Like the 606 standmounts that we’ve already checked out, the 603 feature the “Decoupled Double Dome” tweeter and the beautiful silver coloured “Continuum” cone 6.5 inch midrange driver but make the addition of two new paper bass woofers lower down. Unlike the majority of floorstanders available that use little “feet” splayed out from the bottom of the speaker, the 603 utilises a wide and flat baseplate making the speakers very stable indeed. This, coupled with the rear port, means that you may need a little extra space than perhaps you’d envisage when placing them in your room. At 105.5cm high with the plinth attached these are nicely sized floorstanders – not so small as to not get a reasonable weighty sound but not so big that they’ll look like an eyesore in your house.
We decided to hook up the 603 to a Cambridge Audio CXA81 amplifier with a constant Internet Radio stream from a matching Cambridge Audio CXN to run the speakers in, we were then ready to move the system into our demo room and find out exactly what they were capable of.
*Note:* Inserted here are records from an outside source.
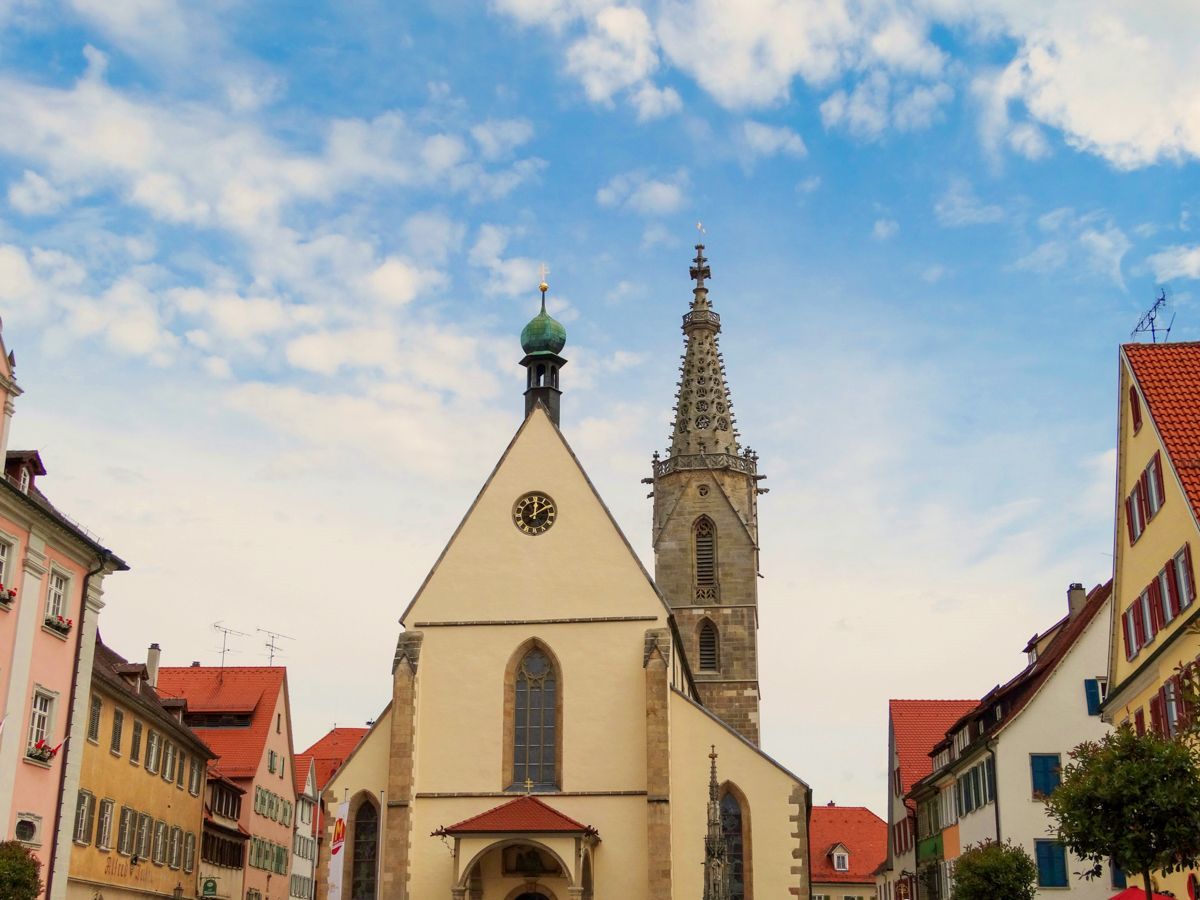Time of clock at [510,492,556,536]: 12:09
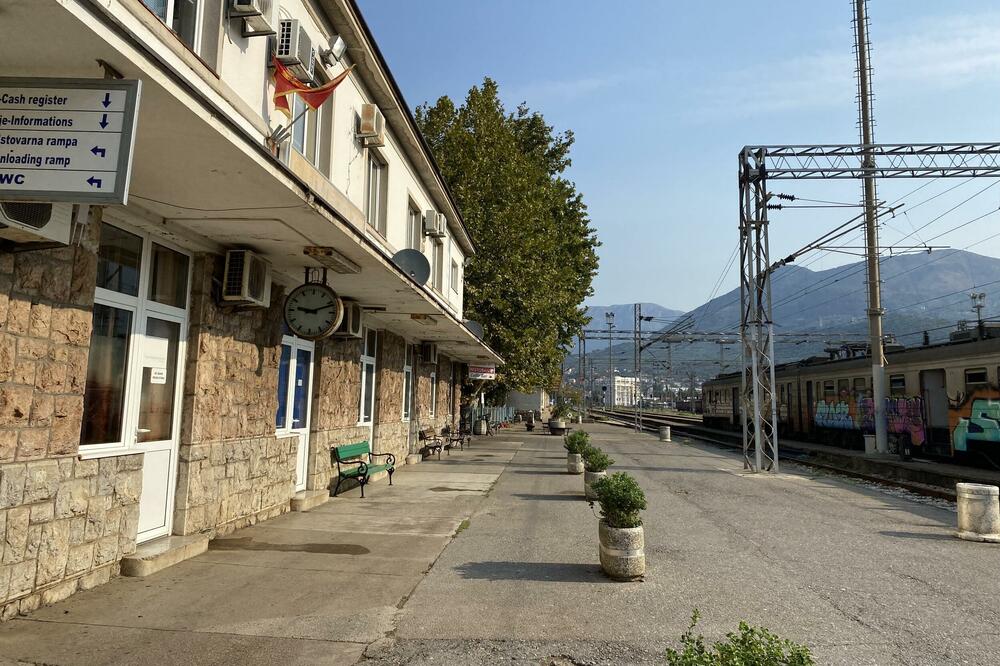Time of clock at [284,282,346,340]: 9:11
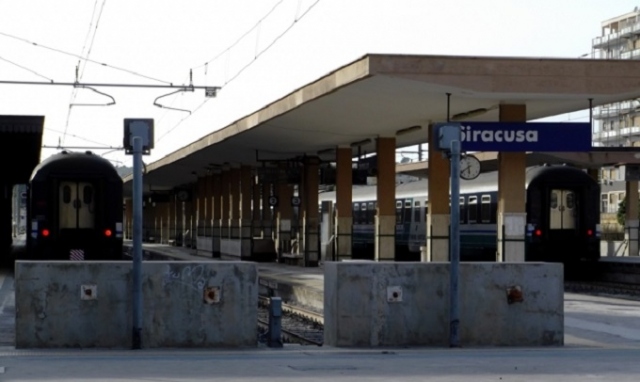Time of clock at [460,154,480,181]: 5:38
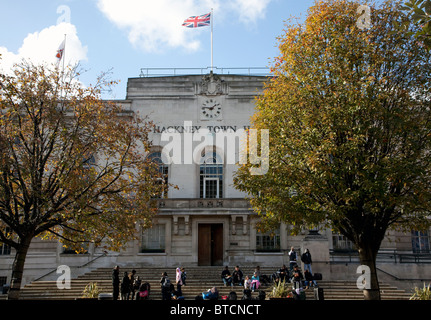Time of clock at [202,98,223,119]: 1:46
The first track was “ZABA” by Glass Animals courtesy of our account with Tidal and once the intro kicks in we’re treated to a thick but controlled bass rhythm that’s soon joined by the many layers and effects. All together this gives us a wonderful sense of scale whilst maintaining the focus and clarity of the busy recording. It’s when the main chorus kicks in after a teasing build up though that you really get an idea of how much power the 603 can deliver but all the while keeping a strong grip on the energy of the tune.
Next up is Bonobo and his latest single “Linked” and what’s really striking is how well the 603 manage to separate out the various rhythm and percussion loops whilst maintaining their attack and without it becoming a mess in the midrange. The icy-cool treble also plays its part, adding sharpness and plenty of zip to leading notes without things becoming too harsh, but above all it’s the control the 603 demonstrates which is so fantastic. The solid bass is still there but as with before it’s well tamed to complement and support what’s going on higher up.
Slowing things down a touch we select “You’ll Follow Me Down” by Skunk Anansie to see what the 603 make of the softer side of the 90s rockers. The talented vocals of frontwoman Skin are portrayed in all their tender glory, sitting above the swelling strings and stripped back guitar. It really shows off the 603 and their prowess for midrange frequencies but also how well they maintain realism and emotion. The room sound of the other instruments, such as when the strings are softly plucked, all sound suitable organic and rich too.
As with the 606 and 607 standmounts, the 603 make no bones about being relatively plain and undramatic as far as aesthetics go. The finish of either a matte white or black is fairly standard and those looking for anything other than oblong cabinets will be left wanting. However, the edging is finished well and doesn’t detract from the speaker’s sonic appeal and that’s the main thing really.
Although there’s plenty of competition from other brands at this price point these B&Ws should really be given the chance to show off if you’re looking at splashing out on a new pair of noise-makers so make sure they’re on your list when you come in for a demo.